§ DIRECTION
Output exactly the lines that run from the line with "Which one is farthest from point" to the end of the material, both ends included, and no other lines.

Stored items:
......
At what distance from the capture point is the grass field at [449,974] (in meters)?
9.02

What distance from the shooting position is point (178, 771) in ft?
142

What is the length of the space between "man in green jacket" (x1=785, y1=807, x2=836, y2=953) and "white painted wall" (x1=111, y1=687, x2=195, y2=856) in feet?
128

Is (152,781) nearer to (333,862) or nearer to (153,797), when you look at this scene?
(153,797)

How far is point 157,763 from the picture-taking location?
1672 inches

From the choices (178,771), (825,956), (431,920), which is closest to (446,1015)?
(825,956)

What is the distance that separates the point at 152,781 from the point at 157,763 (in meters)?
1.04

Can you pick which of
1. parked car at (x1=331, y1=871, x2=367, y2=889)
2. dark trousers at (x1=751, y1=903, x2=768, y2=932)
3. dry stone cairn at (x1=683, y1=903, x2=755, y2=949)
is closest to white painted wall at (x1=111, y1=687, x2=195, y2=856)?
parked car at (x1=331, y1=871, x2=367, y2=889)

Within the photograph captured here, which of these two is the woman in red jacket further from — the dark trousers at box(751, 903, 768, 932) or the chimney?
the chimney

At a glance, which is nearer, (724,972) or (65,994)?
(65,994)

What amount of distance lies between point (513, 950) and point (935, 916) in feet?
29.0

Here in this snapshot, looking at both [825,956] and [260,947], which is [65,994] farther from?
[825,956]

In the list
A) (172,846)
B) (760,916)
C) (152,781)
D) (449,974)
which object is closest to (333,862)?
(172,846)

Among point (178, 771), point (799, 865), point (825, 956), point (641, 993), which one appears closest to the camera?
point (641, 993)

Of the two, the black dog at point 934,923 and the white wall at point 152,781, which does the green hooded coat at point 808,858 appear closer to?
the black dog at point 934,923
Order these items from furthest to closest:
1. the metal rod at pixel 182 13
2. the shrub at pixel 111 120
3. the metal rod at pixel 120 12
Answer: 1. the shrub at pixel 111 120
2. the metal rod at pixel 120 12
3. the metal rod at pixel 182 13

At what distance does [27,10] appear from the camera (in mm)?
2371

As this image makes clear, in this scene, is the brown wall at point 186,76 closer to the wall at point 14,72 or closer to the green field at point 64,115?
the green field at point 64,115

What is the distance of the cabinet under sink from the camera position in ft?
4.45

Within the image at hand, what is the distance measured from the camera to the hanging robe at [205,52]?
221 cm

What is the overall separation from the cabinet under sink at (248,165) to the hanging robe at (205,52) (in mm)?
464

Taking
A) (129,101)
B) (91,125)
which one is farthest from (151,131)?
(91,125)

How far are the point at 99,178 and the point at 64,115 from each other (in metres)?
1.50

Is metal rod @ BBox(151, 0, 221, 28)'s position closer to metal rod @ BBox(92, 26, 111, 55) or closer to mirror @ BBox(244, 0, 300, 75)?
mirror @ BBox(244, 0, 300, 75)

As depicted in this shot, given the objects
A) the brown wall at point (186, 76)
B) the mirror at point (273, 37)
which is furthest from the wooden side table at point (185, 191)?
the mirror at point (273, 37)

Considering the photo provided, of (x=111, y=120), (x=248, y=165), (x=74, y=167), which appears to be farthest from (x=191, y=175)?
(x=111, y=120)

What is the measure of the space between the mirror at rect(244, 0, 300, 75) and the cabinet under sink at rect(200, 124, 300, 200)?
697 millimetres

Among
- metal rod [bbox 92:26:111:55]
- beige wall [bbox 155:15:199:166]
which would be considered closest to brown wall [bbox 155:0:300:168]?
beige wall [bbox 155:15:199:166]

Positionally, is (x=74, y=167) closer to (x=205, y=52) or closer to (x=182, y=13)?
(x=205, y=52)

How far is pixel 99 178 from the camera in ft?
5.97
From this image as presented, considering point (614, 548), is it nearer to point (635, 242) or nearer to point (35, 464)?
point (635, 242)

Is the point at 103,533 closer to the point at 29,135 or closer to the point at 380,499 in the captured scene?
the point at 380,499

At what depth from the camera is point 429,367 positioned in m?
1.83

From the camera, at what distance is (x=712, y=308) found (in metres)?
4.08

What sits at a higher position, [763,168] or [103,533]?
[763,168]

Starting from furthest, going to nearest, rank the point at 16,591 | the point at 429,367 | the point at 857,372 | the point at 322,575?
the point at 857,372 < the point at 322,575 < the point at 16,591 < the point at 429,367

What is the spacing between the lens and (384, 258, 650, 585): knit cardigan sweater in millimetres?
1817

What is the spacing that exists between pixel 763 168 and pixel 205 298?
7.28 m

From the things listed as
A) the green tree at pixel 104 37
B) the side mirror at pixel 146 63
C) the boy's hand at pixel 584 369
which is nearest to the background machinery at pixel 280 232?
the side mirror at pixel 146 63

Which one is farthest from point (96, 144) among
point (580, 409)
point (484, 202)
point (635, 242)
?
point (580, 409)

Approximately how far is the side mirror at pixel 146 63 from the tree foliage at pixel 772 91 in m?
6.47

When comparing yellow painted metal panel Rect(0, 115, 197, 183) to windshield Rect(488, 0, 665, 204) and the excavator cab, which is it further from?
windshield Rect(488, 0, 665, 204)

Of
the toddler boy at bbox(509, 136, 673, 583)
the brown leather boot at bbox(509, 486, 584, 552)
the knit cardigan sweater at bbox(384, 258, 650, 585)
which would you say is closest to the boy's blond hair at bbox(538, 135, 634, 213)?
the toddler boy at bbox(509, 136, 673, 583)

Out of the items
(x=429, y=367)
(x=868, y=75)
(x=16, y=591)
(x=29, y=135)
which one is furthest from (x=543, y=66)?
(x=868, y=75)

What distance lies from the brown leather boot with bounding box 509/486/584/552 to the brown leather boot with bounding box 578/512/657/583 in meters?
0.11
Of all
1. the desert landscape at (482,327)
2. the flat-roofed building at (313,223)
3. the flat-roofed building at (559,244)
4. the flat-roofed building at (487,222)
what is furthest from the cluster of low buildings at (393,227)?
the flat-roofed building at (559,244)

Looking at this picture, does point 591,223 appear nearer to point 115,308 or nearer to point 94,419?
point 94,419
......
§ TASK RESULT
Which one is farthest from point (96, 144) among
point (580, 409)
point (484, 202)
point (635, 242)
?
point (580, 409)

Approximately how far is the side mirror at pixel 146 63 from the tree foliage at pixel 772 91 in m?
6.47

When comparing yellow painted metal panel Rect(0, 115, 197, 183) to windshield Rect(488, 0, 665, 204) and the excavator cab, which is it further from?
windshield Rect(488, 0, 665, 204)

Of
the toddler boy at bbox(509, 136, 673, 583)
the brown leather boot at bbox(509, 486, 584, 552)
the knit cardigan sweater at bbox(384, 258, 650, 585)
which would you say is closest to the boy's blond hair at bbox(538, 135, 634, 213)?
the toddler boy at bbox(509, 136, 673, 583)

Out of the items
(x=429, y=367)
(x=868, y=75)
(x=16, y=591)
(x=29, y=135)
which one is furthest from (x=543, y=66)?
(x=868, y=75)

What distance lies from the brown leather boot with bounding box 509/486/584/552 to the brown leather boot with bounding box 578/512/657/583 in meters?
0.11
Of all
1. the desert landscape at (482,327)
2. the flat-roofed building at (313,223)
3. the flat-roofed building at (559,244)
4. the flat-roofed building at (487,222)
what is furthest from the cluster of low buildings at (393,227)?
the flat-roofed building at (559,244)

Looking at this picture, does point 591,223 appear nearer to point 115,308 or nearer to point 94,419?
point 94,419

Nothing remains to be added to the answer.